The moment a crotch bomb blows off Nic Cage’s nut in the first act of Prisoners of the Ghostland, and Cage kicks into a manic gear that only he possesses, it’s clear that Japanese auteur Sion Sono found a creative soul mate. The visionary director behind boundary-breaking genre films like Love Exposure, Why Don’t You Play in Hell, and Tokyo Tribe cast Cage in his post-apocalyptic Western samurai odyssey and, maybe expectedly, wound up with the human equivalent of gravitational force. The actor bends genre to his will, and in Prisoners of the Ghostland, his presence becomes vital to Sono avoiding simple pastiche.
Sono tells Polygon that he intends to work with Cage again — this time in a movie shot in America — but for now, he’s more than happy to celebrate the release of the film, which hit theaters and VOD on Sept. 17. In this short interview, conducted over Zoom with a translator, the director sheds light on where his elemental film emerged from, and how he worked with Cage to make it all work.
Polygon: What do you see as the big difference between Japanese action movies and Hollywood action movies?
Sion Sono: So I think the big difference that you see in Japanese action movies ... going back to all the movies from Kurosawa, for instance, or some Hong Kong action films, is that there are basically no explosions or big guns. It’s more like that they use the body. The action is literally the work of your body, that’s the idea. As opposed to American action films, [where] it’s more the actual equipment and the guns.
I grew up on American cinema, Hollywood movies. So it was rather organic for me [to make one]. Even while I was making all these Japanese films in the past, I was a little bit of a stranger in Japan, because my ideas and stuff all came from [...] the influences that I got from those American Hollywood movies, European movies. So this time, it was rather natural for me. And it was even easier for me to get into this for the action stuff.
What films were swirling around your memories while conceiving the movie?
I did have quite a few films in mind when I was creating the world of Prisoners of the Ghostland. I put in some essence from Blade Runner, some essence from El Topo from [director Alejandro] Jodorowsky, and the satire from Federico Fellini. Those classics, and other movies that I grew up on. Those might be in there.
As in those films, costuming and design really bring the movie to life.
There are some different sections that you see in the film, like the bank scene, where the hero and the psycho character come in to rob the bank. That scene we created with a Japanese traditional festival tone with the costumes. And Ghostland is completely different. It’s like a refugee camp, no Japanese element in it. They’re stuck there. And the samurai town is like all the Kurosawa movies together in that town. So there was an East-West type of feel there.

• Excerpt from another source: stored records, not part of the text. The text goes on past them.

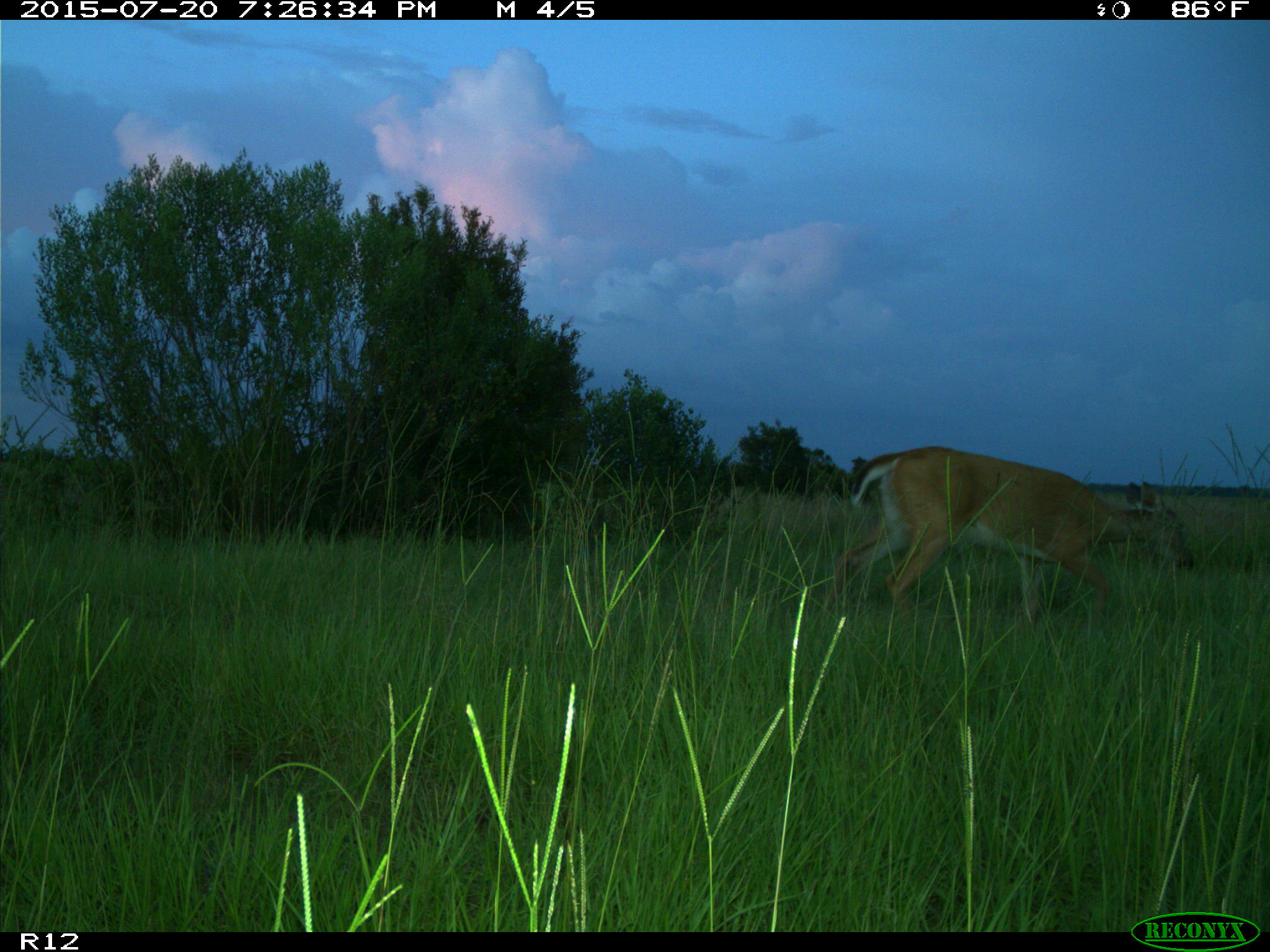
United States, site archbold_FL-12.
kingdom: Animalia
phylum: Chordata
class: Mammalia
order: Artiodactyla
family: Cervidae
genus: Odocoileus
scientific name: Odocoileus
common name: deer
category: unidentified deer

I love the movie’s interpretation of American culture — how did you wind up with the Governor character, who dresses in all white, has a cowboy hat, and speaks with a Southern twang?
For Japanese like myself, the image of the Governor, I immediately thought it should be an image of that old guy from KFC. So somehow, the older white stuff is coming from that. I don’t truly mean that Colonel Sanders, the Kentucky Fried Chicken guy [...] I’m not saying that he’s a bad guy. It’s just the image of this white suit.
How did you talk to Nic about interpreting the Western action movies you loved? Were you looking at his past roles?
There’s not really a character that I tried to use from any films that Nic Cage has acted in. But the one thing is that Nic really likes Charles Bronson from his movies from the ’70s. Nic and I discussed a lot about that and having fun with it. And we decided that maybe we should bring some of the older Bronson roles to this. So even on set, Nic would bring the soundtracks from old Sergio Leone films, and we listened to it. So that part, we definitely had fun creating the character together.
Nic certainly seems up for anything. The scene in which his bomb goes off and explodes his testicle looked very painful. Was it a real detonation of some kind?
Yes. The goal was to try to do as practical as possible on set. So for this testicle explosion scene, I felt sorry for Nic, but we didn’t really have a choice. My goal was to do this practically, so that was what happened. It looks very real.